* WHAT YOU HAVE TO DO: Render the stretch from the line containing "From furthest to nearest, list" through the end of the data as a Markdown table with the columns No. and Text. Give each line its own numbered row, and leave out blank lines.

========

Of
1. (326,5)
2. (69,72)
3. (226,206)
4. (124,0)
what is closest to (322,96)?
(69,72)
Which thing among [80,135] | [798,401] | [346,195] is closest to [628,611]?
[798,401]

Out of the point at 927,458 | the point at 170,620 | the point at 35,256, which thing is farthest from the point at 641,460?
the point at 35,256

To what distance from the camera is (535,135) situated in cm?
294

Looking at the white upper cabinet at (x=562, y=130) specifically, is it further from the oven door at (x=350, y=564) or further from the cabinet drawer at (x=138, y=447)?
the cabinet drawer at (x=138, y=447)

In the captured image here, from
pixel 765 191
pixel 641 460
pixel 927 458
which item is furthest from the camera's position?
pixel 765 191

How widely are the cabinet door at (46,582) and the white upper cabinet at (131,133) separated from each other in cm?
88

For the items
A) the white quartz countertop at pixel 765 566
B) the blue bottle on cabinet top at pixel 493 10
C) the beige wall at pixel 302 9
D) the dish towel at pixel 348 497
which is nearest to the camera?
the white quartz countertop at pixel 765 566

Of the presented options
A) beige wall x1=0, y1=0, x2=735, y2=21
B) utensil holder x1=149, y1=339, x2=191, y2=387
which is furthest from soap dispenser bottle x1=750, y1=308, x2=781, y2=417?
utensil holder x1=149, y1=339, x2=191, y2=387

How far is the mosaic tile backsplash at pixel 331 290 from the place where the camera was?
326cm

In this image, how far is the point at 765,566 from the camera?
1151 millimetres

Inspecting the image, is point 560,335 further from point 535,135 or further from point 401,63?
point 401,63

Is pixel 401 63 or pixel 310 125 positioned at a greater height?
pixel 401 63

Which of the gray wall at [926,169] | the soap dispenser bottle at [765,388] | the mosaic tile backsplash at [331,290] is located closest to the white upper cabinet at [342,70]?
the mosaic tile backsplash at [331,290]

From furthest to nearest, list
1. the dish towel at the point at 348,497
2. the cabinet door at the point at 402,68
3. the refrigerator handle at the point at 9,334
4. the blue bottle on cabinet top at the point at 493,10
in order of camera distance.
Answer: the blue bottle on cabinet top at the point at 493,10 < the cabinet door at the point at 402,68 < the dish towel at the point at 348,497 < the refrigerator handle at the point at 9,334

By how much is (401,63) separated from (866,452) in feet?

========

* WRITTEN ANSWER:
| No. | Text |
|---|---|
| 1 | From furthest to nearest, list |
| 2 | 1. the dish towel at the point at 348,497 |
| 3 | 2. the cabinet door at the point at 402,68 |
| 4 | 3. the refrigerator handle at the point at 9,334 |
| 5 | 4. the blue bottle on cabinet top at the point at 493,10 |
| 6 | in order of camera distance. |
| 7 | Answer: the blue bottle on cabinet top at the point at 493,10 < the cabinet door at the point at 402,68 < the dish towel at the point at 348,497 < the refrigerator handle at the point at 9,334 |
| 8 | By how much is (401,63) separated from (866,452) in feet? |